Imyssa golpeó la estructura de filigrana con una uña, y el reloj dejó escapar un suave y débil repiqueteo.

—¡Mira la hora! —dijo, agradecida por tener un nuevo tópico con que distraer la atención de ambas—. Mañana habrá una fiesta para celebrar el inicio de la nueva temporada de caza, y tendrás que tocar para los invitados del rey. ¿En qué estado estarás si no duermes?

—Estaré en forma. —Pero el resentimiento de Anghara empezaba a desvanecerse, y había un matiz de afecto en su voz—. Por favor, Imyssa querida, déjame ahora.

La anciana arrugó la frente.

—Bueno..., entonces te prepararé una bebida para calmarte. —Miró a su pupila—. Algo para poner fin a esas tempestuosas ideas que tienes en la cabeza.

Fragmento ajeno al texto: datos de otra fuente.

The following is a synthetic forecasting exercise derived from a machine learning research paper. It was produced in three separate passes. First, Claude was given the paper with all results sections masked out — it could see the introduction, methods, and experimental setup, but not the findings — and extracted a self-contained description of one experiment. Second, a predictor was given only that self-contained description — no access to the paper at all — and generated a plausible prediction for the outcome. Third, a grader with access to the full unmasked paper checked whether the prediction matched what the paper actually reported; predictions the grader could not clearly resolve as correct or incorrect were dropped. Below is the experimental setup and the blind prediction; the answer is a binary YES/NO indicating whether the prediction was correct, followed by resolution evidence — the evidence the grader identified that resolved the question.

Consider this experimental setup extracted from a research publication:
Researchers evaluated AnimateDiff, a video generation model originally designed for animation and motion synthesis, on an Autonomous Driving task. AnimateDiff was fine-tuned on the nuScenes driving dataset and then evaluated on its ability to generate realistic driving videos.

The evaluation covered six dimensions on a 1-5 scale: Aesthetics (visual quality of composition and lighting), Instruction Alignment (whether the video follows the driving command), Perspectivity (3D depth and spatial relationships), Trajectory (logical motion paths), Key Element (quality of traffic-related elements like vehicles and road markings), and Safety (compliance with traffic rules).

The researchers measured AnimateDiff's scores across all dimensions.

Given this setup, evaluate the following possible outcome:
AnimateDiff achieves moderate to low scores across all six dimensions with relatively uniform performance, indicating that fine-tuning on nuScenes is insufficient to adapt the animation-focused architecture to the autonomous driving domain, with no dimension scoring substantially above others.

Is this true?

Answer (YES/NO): NO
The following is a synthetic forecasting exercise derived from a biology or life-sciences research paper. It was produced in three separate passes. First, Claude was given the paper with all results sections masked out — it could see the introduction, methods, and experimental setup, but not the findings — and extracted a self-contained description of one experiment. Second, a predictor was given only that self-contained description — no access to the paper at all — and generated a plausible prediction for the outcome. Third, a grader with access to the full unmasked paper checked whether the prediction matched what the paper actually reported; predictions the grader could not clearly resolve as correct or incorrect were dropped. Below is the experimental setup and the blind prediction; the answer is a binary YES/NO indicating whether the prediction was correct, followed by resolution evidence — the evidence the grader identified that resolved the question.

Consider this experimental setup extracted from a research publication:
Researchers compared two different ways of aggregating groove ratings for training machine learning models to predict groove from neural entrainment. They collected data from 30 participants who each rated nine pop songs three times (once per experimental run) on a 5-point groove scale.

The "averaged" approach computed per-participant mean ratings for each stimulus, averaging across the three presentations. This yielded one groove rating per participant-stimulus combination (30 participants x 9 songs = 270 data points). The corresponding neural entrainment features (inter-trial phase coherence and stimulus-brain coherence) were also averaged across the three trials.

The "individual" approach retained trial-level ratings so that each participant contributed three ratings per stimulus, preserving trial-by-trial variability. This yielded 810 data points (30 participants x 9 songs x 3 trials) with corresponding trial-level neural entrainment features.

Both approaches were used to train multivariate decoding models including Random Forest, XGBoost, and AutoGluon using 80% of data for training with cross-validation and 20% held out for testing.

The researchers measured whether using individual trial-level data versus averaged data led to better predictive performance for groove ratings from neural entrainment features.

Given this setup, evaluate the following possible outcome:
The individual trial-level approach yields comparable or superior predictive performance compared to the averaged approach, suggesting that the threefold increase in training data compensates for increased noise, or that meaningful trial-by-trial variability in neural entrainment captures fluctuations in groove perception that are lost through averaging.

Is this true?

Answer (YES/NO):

Resultaría fácil apaciguarla, y quizás incluso la paz artificial de una pócima sería mejor que el tormento de la insatisfacción. Anghara asintió.

—Muy bien.

Satisfecha, Imyssa cruzó deprisa la puerta baja que separaba el dormitorio de Anghara del suyo. Mientras preparaba la poción somnífera de una colección de hierbas que guardaba en un pequeño morral que llevaba siempre con ella a todas partes, su voz, reprendiéndola cariñosamente, atravesó el abierto umbral, entremezclada con el rítmico golpeteo de la mano de mortero en el almirez.